Sewage sludge and mineral fertilizer effect on soil and wheat crop parameters

Resumos

Para avaliar o lodo de esgoto alcalinizado (LEA), como complemento da adubação mineral instalou-se, em junho de 1997, um experimento em vasos com a cultura do trigo, cultivar BR 35, em casa de vegetação no Setor de Ciências Agrárias da Universidade Federal do Paraná, em Curitiba, PR, no qual se empregou o fatorial 5 x 5, combinando 0, 25, 50, 75 e 100% da adubação mineral recomendada para a cultura, com 0, 2,5, 5,0, 7,5 e 10,0 Mg ha-1 do LEA em base seca.
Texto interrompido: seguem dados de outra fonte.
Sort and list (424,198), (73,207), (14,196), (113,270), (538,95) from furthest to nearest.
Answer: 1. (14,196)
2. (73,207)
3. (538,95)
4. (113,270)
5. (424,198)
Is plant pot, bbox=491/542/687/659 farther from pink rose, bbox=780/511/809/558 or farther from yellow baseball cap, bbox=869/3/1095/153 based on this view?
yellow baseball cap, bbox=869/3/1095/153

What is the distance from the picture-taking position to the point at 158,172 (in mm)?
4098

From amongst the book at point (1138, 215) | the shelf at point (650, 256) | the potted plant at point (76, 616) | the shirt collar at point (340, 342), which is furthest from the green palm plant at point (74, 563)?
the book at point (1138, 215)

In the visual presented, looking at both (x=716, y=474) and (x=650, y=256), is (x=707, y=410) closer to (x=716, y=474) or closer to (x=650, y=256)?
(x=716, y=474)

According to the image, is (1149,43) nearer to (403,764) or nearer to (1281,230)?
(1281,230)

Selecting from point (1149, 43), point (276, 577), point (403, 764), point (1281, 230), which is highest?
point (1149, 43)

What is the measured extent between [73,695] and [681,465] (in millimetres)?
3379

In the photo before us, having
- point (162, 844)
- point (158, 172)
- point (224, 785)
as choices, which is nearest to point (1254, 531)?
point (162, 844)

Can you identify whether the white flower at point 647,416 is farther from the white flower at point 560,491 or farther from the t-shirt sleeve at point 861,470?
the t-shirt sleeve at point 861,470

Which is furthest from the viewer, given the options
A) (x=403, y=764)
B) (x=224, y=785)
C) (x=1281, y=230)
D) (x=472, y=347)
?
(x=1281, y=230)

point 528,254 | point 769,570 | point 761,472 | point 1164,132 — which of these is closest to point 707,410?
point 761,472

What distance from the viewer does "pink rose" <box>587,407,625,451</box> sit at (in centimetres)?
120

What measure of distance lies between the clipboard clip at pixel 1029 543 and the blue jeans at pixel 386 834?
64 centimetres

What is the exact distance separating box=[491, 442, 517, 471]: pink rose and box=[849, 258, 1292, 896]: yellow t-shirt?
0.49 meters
O LEA, aplicado ao solo vinte dias antes da semeadura e adubação mineral do trigo, elevou o pH acima da neutralidade. A saturação por bases, capacidade de troca de cátions e teores de P, K, Ca, Cu e Zn aumentaram, enquanto o Mn e H+Al diminuíram. O LEA afetou negativamente os parâmetros morfológicos e a matéria seca das plantas e ainda elevou os teores de K, N, Mg, Cu e Zn da parte aérea do trigo, enquanto o fertilizante os reduziu, indicando efeito de concentração e diluição, respectivamente. A elevação do pH do solo reduziu a disponibilidade de Mn para o trigo, danificando a cultura.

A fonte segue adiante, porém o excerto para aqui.